Stated exercise 1:
Reproduce the passage of the hacked Hotmail thread starting with "Sorry but I" and going on through "onlinetechsinfo (May 20, 2008)".
Stated exercise 2:
In the hacked Hotmail thread, which questions does onlinetechsinfo say gmail asked that could not be answered?

Extract:

++++++++

# someone hacked my hotmail account and changed my password and security question



## Glenysla3menda (May 20, 2008)

what can i do about this,,, i already email hotmail staff support and have not receive and answer.,.. An ex friend of mine had my password and changed all the information and my alternate email address so now i cant log in.. pleaseeeeeeeeeeeeeeeeee help !!! :wave::4-dontkno


----------



## Angelfire777 (Oct 15, 2006)

Sorry but I don't think we can do anything about your issue.

You said that an ex-friend knew your password so most probably, he/she was the one who did it. 

Best you can hope for is for the hotmail staff to respond and have an answer for you.


----------



## onlinetechsinfo (May 20, 2008)

You could contact hotmail via the contact link on the hotmail web site and explain the situation where they may ask to prove that you are the original account holder. In most cases this was by your own fault and they would doubtly do anything to help; we had a similar problem with gmail and they asked questions we couldn't provide an answer to such as the exact date the account was registered, the first e-mail ever sent, etc. You could try and contact them and plea to have the account re-set; or just open a new account and ask your contacts and service to have your mail forwarded there.

Best of luck


----------



## Cellus (Aug 31, 2006)

The security question and answer is to handle situations such as forgotten passwords. There is no way if the password and security question have been changed to recover your account via the Windows Live Hotmail support.


----------



## whoisthatchild (May 23, 2008)

I once had to call yahoo to get my password reset. They asked me questions as to what emails were contained in my account etc, how long i had had the account for, but not the security question.
Therefore I suggest calling them.....good luck and here endeth the lesson - keep your passwords to yourself.


----------

++++++++

Supplied information:
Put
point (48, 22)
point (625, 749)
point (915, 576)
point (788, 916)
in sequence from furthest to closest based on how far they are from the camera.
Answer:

++++++++

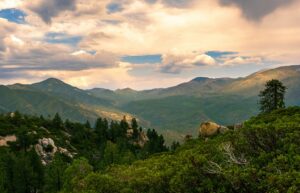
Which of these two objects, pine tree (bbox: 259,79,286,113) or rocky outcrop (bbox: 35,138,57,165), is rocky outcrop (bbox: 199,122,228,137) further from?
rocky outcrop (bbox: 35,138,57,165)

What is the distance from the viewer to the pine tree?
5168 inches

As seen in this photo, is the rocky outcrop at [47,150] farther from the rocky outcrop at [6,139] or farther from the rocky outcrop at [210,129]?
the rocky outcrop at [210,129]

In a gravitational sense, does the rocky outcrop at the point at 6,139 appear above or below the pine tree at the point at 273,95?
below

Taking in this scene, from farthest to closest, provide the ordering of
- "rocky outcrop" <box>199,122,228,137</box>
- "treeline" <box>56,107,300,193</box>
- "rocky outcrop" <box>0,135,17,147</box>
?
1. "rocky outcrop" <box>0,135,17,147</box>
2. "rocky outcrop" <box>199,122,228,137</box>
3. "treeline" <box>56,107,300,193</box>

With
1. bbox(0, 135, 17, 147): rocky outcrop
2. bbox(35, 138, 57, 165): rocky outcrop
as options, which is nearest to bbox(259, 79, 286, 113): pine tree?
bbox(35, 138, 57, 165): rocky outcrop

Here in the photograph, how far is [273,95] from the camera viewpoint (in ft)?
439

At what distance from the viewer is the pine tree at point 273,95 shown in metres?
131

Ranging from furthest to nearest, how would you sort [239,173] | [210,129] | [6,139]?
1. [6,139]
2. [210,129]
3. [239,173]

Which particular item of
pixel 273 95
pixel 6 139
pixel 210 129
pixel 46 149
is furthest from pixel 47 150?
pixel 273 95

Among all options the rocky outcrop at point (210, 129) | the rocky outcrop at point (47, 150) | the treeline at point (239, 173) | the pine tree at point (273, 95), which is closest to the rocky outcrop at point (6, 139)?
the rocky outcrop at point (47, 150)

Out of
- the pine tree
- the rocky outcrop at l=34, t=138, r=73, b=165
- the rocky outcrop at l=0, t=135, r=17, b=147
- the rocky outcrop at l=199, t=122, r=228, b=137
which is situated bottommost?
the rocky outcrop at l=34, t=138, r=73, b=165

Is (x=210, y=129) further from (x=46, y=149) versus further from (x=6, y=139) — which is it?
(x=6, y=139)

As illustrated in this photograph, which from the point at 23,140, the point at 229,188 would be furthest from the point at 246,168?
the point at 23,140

++++++++

Task result 1:
Sorry but I don't think we can do anything about your issue.

You said that an ex-friend knew your password so most probably, he/she was the one who did it. 

Best you can hope for is for the hotmail staff to respond and have an answer for you.


----------



## onlinetechsinfo (May 20, 2008)

Task result 2:
The exact date the account was registered and the first e-mail ever sent.